Here's why flywheels aren't good at storing any meaningful amounts of power in automotive applications.

http://en.wikipedia.org/wiki/Flywheel

For a quick reference scroll down to the "Energy stored" section


----------



## ciggy (Mar 24, 2011)

Valk, 

it's not impossible or crazy, I don't mean to give that impression, it's just a question of practicality. If you want to build a flywheel purely out of interest in flywheels then don't let anyone stop you. If you want to build an electric car and are trying to find the best solution to power it run the numbers to see how much power can be stored in 7 pounds of batteries vs 7 pounds of a low speed home made flywheel. The energy stored isn't proportional to the rpm, it's proporptional to the square of the rpm. That makes high rpm essential. I did a quick napkin calculation for a perfectly ideal 7 pound, half meter wide flywheel spinning at 1000rpm and got 346 joules of stored energy per kilogram of weight and that was being generous, ignoring any housing weight etc. Ultracaps are somewhere between 5,000 and 20,000 joules per kilogram and batteries are hundreds of thousands of joules per kilogram. How inefficient would your kinetic->electric->kinetic conversion have to be before say 20,000 joules per kilogram was reduced below your 346 joule flywheel with a perfectly efficient cvt? I get 1.7% as the breakpoint. If you do better than 1.7% conversion efficiency seven pounds of caps is better than 7 pounds of 1000rpm flywheel. By all means run the numbers yourself to double check what I got but there's definitely a reason commercial flywheels run up around 20,000 rpm to get energy density comparable to batteries. The flybrid unit runs even higher at 60,000 rpm.


----------



## dtbaker (Jan 5, 2008)

the idea of something spinning at 20,000rpm and potentially being in a crash that fragments it while spinning would scare the bejesus out of me.


----------



## Woodsmith (Jun 5, 2008)

The 'safer' way to distruct a flywheel is to use a woven fibre (kevlar, carbon, aramids) wheel inside a strong case.

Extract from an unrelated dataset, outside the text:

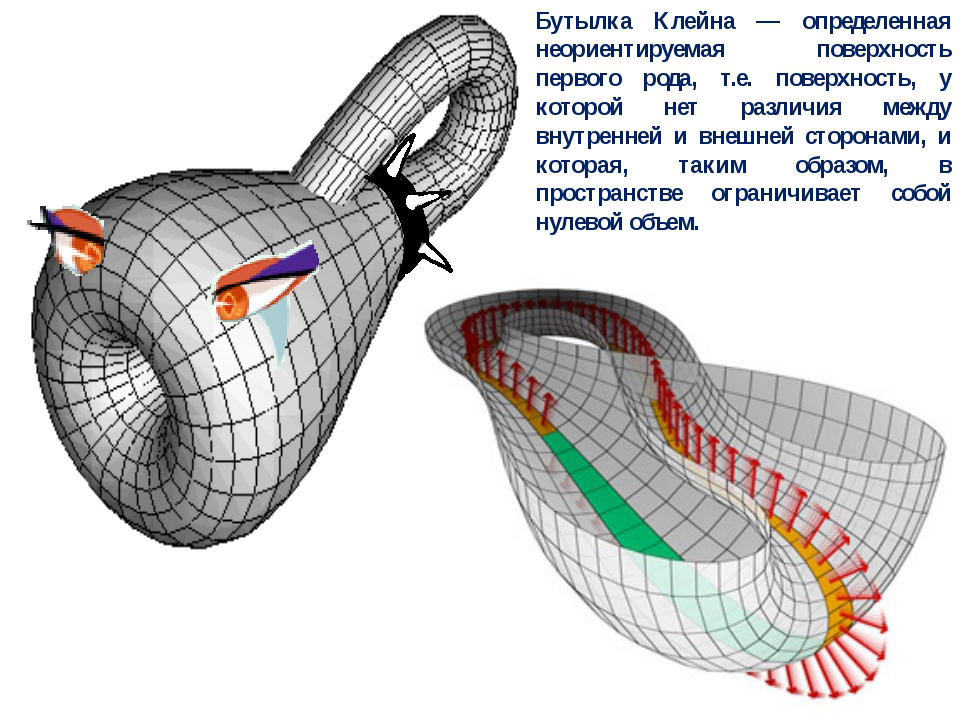 Бутылка Клейна — определенная неориентируемая поверхность первого рода, т.е. поверхность, у которой нет различия между внутренней и внешней сторонами, и которая, таким образом, в пространстве ограничивает собой нулевой объем.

When the flywheel distructs the fibres start to creap allowing the flywheel to suddenly expand against the sides of the casing that then slows it down and constrains the wheel.

Cast flywheels distruct by breaking into large lumps of shrapnal that present a smaller contact area with the casing and are more likely to puncture it.

I don't think there is a backyard or garage 'DIY' way to make a useful flywheel storage unit that is safe.


----------